Count how many lines in the records below contain the string "inches", treating uppercase and lowercase as different, and reply with the number alone.

> **Rows from a dataset**

----

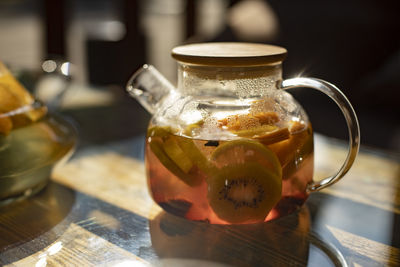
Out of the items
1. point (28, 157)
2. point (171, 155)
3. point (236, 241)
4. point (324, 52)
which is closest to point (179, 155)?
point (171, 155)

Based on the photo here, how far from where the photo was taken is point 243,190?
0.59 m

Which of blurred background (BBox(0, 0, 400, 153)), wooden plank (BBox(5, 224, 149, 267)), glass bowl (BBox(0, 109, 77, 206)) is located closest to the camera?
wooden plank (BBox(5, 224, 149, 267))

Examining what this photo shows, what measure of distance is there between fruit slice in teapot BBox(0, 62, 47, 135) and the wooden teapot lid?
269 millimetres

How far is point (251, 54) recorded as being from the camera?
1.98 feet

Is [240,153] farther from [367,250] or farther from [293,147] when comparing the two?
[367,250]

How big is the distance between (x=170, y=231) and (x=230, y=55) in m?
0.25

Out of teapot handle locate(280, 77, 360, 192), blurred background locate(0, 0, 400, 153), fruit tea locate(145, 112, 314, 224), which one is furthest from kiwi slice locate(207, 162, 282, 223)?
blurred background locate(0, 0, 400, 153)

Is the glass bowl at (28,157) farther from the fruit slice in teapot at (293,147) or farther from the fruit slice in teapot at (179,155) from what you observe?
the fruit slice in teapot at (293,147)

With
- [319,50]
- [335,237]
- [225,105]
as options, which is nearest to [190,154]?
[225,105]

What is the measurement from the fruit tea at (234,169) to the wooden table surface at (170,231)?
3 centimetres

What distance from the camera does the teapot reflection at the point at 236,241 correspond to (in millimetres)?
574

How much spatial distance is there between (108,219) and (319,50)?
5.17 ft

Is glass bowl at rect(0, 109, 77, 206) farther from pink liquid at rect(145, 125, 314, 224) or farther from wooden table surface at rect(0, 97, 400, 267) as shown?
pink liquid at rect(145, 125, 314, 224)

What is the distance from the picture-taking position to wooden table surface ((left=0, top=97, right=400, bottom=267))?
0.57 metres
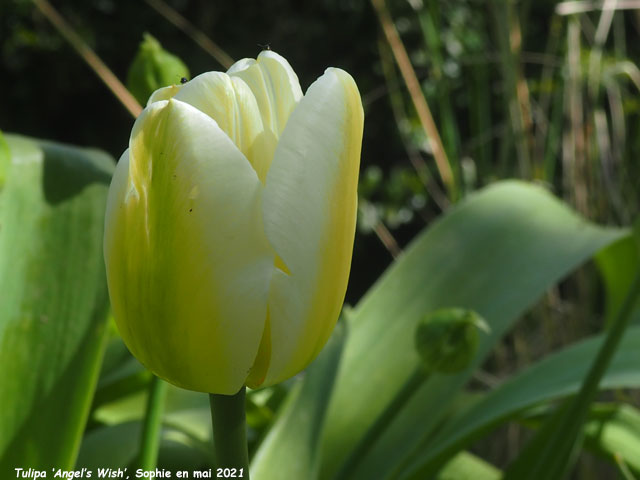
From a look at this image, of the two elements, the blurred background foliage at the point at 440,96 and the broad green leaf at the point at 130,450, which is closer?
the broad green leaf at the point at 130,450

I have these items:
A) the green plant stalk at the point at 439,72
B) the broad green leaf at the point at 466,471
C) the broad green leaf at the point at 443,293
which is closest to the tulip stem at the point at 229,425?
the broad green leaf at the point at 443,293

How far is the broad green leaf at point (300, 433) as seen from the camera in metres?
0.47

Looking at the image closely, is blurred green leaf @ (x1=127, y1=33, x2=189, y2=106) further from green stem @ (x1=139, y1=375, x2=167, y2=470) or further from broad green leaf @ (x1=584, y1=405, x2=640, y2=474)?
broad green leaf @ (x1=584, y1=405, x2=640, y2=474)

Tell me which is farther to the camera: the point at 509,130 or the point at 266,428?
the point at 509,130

----

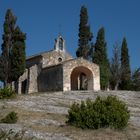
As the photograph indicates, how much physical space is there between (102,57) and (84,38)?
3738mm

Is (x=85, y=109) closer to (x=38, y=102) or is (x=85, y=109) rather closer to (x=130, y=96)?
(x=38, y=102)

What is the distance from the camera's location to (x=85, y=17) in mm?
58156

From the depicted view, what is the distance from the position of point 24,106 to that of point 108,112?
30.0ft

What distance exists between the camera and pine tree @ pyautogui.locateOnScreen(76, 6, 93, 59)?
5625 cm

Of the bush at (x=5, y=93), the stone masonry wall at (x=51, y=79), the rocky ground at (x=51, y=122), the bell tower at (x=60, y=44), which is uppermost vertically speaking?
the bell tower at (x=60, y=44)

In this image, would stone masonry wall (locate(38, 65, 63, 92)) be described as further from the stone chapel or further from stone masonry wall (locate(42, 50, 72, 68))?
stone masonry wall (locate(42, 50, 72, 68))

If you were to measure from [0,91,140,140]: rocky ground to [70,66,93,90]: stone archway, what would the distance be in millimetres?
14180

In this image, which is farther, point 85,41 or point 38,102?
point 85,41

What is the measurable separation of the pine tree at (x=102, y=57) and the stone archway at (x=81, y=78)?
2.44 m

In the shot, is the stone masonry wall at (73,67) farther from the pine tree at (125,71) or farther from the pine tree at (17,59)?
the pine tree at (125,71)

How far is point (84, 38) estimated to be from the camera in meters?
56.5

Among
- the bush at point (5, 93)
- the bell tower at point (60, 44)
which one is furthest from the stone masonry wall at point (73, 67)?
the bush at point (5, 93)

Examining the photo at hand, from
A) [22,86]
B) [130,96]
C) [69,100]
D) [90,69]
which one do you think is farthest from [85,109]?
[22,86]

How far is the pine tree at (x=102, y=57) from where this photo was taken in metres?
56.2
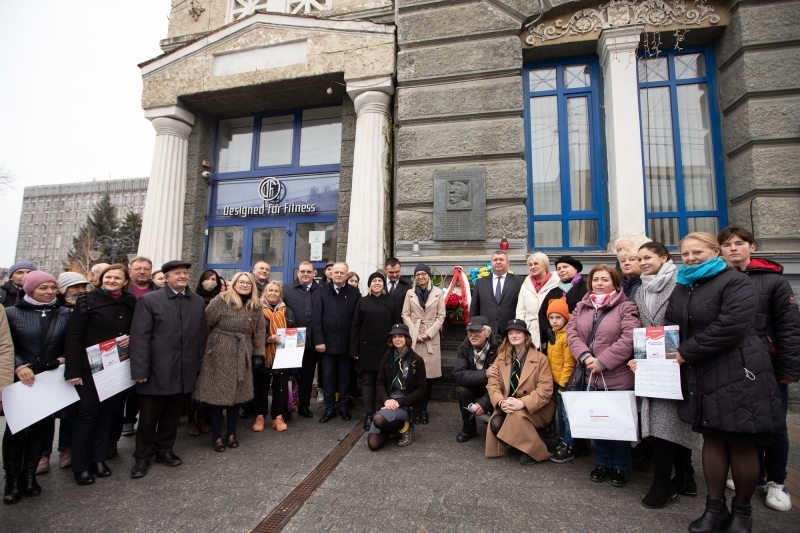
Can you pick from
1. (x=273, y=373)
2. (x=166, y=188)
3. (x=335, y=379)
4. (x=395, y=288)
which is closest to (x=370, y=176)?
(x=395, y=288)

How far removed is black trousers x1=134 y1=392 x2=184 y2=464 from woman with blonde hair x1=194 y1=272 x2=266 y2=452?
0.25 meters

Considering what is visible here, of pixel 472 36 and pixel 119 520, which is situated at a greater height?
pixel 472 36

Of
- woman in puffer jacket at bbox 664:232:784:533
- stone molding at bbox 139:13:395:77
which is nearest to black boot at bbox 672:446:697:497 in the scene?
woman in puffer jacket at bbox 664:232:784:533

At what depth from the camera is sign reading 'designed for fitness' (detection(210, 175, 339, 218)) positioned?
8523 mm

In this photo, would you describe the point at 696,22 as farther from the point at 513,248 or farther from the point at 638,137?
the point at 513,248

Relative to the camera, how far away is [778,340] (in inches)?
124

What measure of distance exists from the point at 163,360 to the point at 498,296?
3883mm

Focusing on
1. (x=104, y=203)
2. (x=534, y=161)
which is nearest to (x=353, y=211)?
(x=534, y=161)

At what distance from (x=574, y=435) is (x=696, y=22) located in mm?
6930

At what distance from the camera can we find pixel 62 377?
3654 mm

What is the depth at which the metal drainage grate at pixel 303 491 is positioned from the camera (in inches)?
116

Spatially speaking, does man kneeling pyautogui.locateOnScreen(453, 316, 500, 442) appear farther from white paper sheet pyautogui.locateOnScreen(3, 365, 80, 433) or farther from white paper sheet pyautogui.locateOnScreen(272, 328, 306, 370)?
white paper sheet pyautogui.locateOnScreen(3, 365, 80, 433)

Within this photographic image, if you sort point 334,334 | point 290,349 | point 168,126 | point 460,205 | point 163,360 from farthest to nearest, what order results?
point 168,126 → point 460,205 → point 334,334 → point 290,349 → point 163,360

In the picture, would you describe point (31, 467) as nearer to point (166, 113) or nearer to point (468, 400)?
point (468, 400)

----

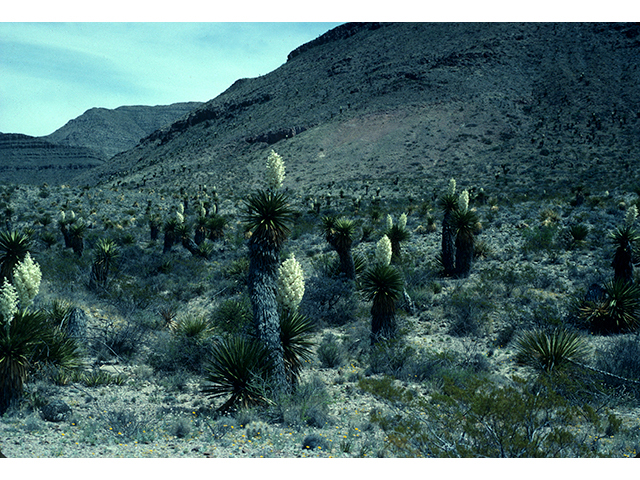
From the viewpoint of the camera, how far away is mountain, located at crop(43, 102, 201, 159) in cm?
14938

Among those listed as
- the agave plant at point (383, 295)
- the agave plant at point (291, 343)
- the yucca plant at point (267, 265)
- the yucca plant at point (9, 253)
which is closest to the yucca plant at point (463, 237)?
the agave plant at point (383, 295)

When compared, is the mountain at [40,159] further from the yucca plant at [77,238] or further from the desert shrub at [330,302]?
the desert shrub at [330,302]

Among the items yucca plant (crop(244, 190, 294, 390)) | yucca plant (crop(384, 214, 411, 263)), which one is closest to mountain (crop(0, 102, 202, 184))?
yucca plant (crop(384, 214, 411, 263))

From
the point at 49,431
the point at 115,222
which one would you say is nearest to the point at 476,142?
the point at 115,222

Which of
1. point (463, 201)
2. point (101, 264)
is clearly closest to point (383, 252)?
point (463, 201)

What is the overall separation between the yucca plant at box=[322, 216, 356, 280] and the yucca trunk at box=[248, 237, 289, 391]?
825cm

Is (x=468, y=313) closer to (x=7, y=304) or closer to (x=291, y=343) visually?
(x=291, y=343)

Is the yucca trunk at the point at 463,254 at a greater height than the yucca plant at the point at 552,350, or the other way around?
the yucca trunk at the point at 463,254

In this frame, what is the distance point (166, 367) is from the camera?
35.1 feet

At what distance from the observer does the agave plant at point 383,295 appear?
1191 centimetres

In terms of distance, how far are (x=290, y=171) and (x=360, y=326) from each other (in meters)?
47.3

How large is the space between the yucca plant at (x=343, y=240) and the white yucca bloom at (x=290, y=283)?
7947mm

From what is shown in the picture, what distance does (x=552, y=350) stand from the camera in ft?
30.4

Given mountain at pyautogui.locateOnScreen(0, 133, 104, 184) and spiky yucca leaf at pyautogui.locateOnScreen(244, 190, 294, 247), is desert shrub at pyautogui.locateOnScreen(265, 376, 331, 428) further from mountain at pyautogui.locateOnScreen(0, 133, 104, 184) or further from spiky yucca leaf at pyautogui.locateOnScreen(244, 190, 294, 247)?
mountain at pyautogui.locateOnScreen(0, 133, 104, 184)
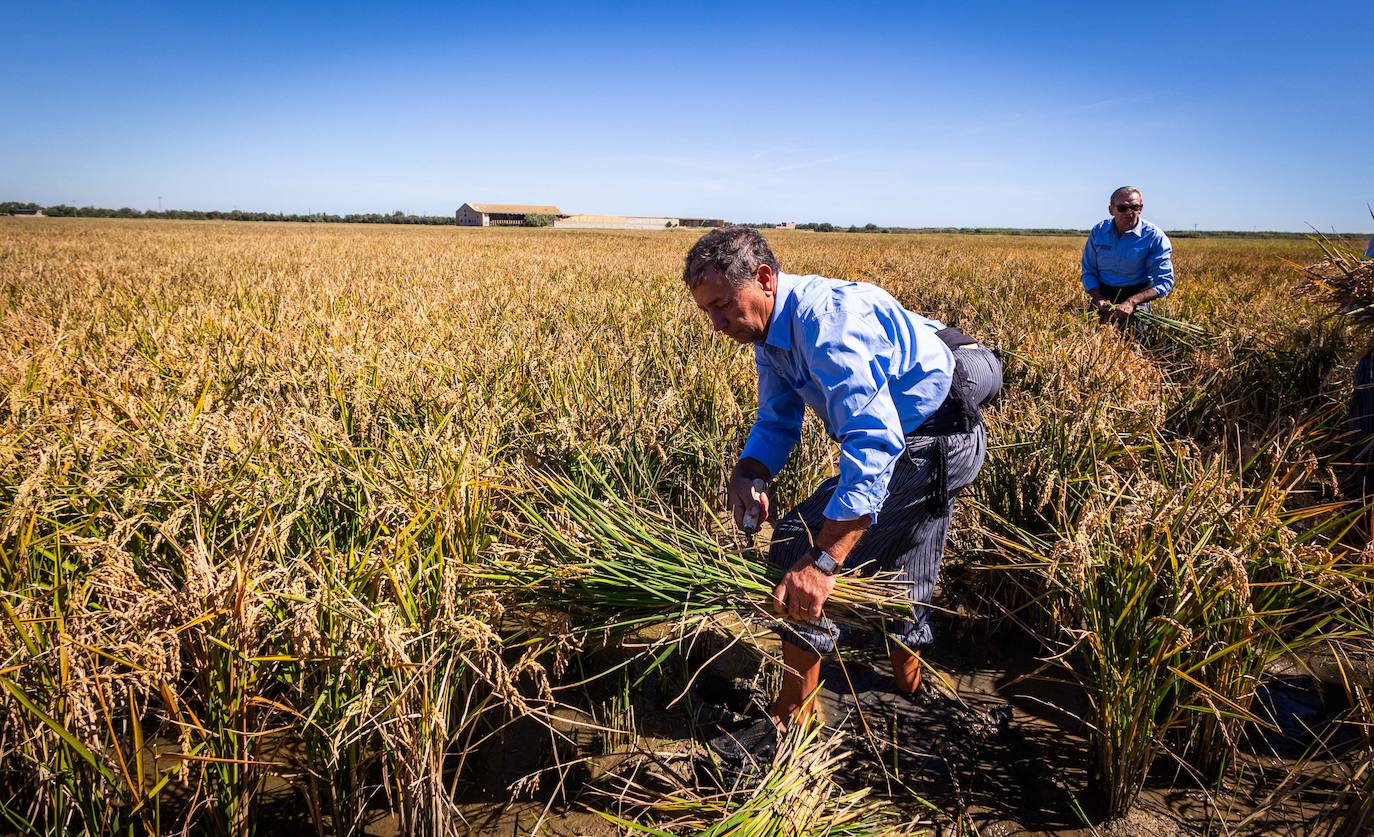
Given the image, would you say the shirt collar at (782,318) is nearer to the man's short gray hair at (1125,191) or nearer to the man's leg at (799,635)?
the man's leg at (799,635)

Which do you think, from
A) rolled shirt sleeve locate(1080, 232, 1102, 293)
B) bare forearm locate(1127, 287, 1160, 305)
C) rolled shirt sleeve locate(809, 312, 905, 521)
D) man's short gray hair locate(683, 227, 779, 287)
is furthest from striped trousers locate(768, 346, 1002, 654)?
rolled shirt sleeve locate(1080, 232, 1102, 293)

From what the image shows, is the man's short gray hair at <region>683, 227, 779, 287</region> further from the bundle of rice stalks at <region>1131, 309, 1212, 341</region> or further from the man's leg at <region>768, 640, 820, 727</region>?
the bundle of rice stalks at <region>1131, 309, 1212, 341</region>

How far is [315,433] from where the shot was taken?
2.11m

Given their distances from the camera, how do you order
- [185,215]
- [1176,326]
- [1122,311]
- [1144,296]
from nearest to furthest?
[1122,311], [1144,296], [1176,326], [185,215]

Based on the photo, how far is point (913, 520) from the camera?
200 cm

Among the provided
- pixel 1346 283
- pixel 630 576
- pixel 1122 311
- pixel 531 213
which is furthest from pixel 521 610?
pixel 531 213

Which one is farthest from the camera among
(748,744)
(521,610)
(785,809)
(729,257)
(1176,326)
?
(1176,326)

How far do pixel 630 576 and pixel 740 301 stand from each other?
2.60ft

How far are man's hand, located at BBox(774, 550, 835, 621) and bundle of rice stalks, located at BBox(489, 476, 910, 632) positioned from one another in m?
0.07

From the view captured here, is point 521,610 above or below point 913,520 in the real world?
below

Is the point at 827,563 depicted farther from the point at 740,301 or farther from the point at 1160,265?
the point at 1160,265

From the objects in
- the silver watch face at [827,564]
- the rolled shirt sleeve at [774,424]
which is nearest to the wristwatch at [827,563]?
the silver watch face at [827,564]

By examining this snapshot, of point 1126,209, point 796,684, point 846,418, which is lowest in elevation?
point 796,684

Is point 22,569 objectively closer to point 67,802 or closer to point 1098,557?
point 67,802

----

> **Completed task**
2